Treatment Options for Aplastic Anaemia

Treatment for aplastic anaemia depends on how severe the condition is, your age, and your overall health. There is no single approach that works for everyone. Your hematologist will create a personalised plan based on your specific situation.

Blood Transfusions

Transfusions do not cure aplastic anaemia, but they provide relief by temporarily replacing the missing blood cells. They help manage symptoms while other treatments take effect. Transfusions are often used as a short-term measure.

Immunosuppressive Therapy

Because aplastic anaemia is often caused by an overactive immune system, immunosuppressive medications are a key treatment. These drugs calm the immune system so it stops attacking the bone marrow. This approach works well for many patients, particularly those who are not candidates for a transplant.

Stem Cell Transplant

A hematopoietic stem cell transplant (also called a bone marrow transplant) is the only potential cure for aplastic anaemia. It replaces the damaged bone marrow with healthy donor stem cells. This treatment works best in younger patients with a well-matched donor, typically a sibling. In Canada, transplant programmes are available at major academic health centres across provinces such as Ontario, British Columbia, Alberta, and Quebec.

If left undiagnosed or untreated, aplastic anaemia can lead to life-threatening bleeding, severe infections, organ damage, and in some cases, it can progress to conditions like leukaemia. This is why prompt treatment is so important.

Supportive Care and Mental Health

Living with a serious blood disorder takes a toll on more than just your body. Many patients and their families experience anxiety, depression, and emotional distress after a diagnosis. This is completely understandable and very common.

Mental health support — such as counselling, group therapy, or peer support programmes — can play a vital role in recovery. Feeling connected to others who understand your experience can improve your quality of life and even support your medical treatment. Ask your healthcare provider about referrals to social workers or psychologists through your provincial health plan.

When to See a Doctor

If you or a family member are experiencing any of the symptoms described above — especially unusual fatigue, frequent infections, unexplained bruising, or bleeding — do not wait. See your family doctor or visit a walk-in clinic as soon as possible.
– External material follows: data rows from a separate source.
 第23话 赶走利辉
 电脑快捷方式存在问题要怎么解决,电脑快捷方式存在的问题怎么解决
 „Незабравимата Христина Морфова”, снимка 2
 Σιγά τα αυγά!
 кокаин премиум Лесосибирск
A simple blood test is often the first step. Your doctor can order a complete blood count and, if needed, refer you to a specialist. In Canada, referrals to hematologists are covered under provincial health plans, though wait times may vary by province.
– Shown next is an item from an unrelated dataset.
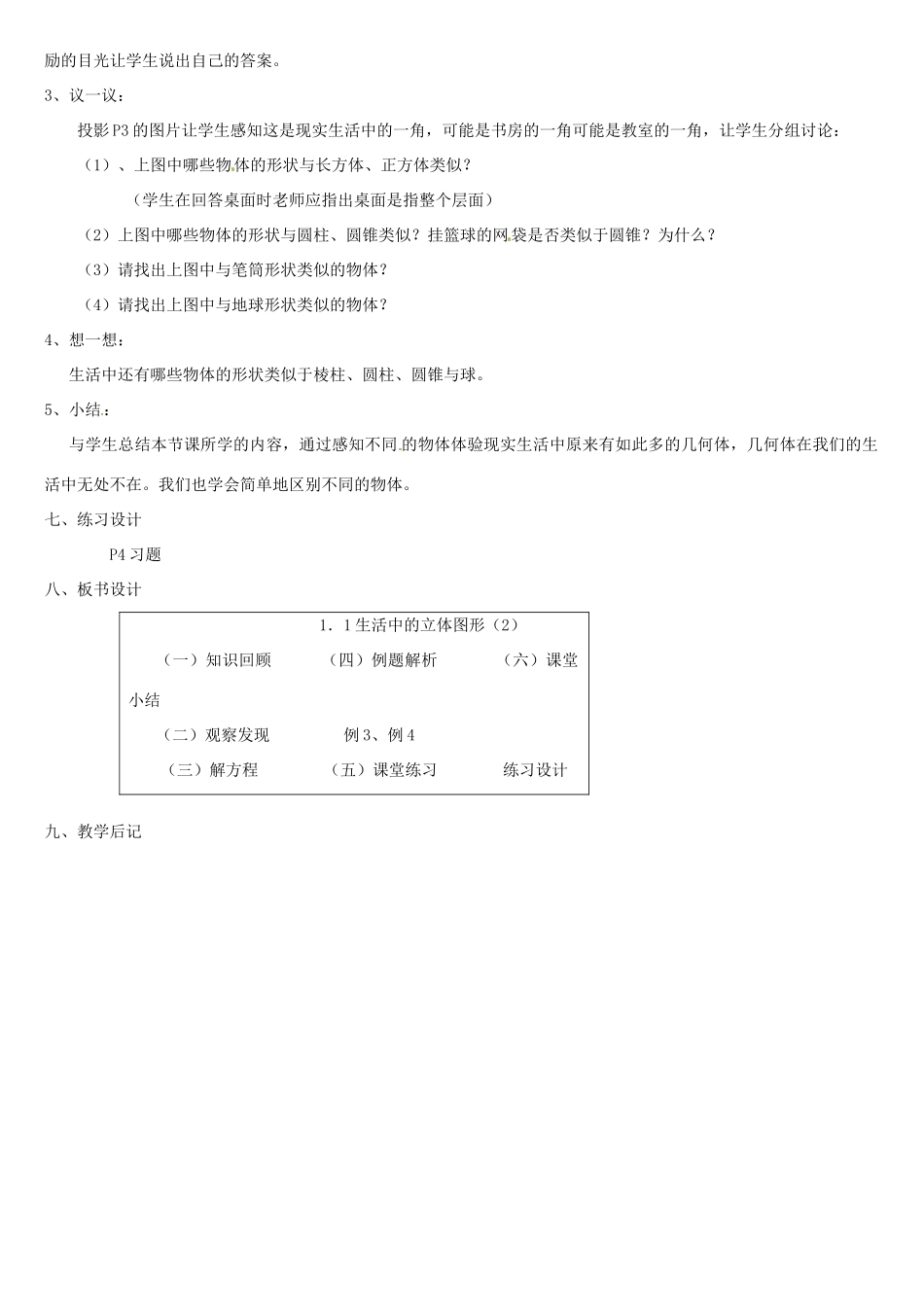 贵州省贵阳市花溪二中七年级数学上册《1.1 生活中的立体图形》教案2 北师大版_第2页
If you experience sudden, heavy bleeding, high fever, or severe chest pain, go to your nearest emergency department right away. These may be signs of a serious complication that needs immediate care.

As always, this article is for general information only. Please speak with your doctor or a qualified healthcare provider before making any decisions about your health. Health Canada also provides resources to help Canadians find the right care for serious conditions.

Frequently Asked Questions About Aplastic Anaemia

Key Takeaways

• Aplastic anaemia is a rare but serious condition where the bone marrow stops producing enough blood cells.
• It affects approximately two people per million each year and can develop at any age, though it is more common in teenagers and young adults.
• Common symptoms include fatigue, frequent infections, unusual bruising, and bleeding — all caused by low blood cell counts.
• Diagnosis starts with a blood test from your family doctor or walk-in clinic, followed by referral to a hematologist if needed.
• Treatment options include blood transfusions, immunosuppressive therapy, and stem cell transplant, depending on severity.
• Mental and emotional support is an important part of managing this condition for both patients and their families.
• If you notice concerning symptoms, see a doctor promptly. Early diagnosis significantly improves outcomes.
• Always consult a qualified healthcare provider for personal medical advice. Information in this article is for general educational purposes only.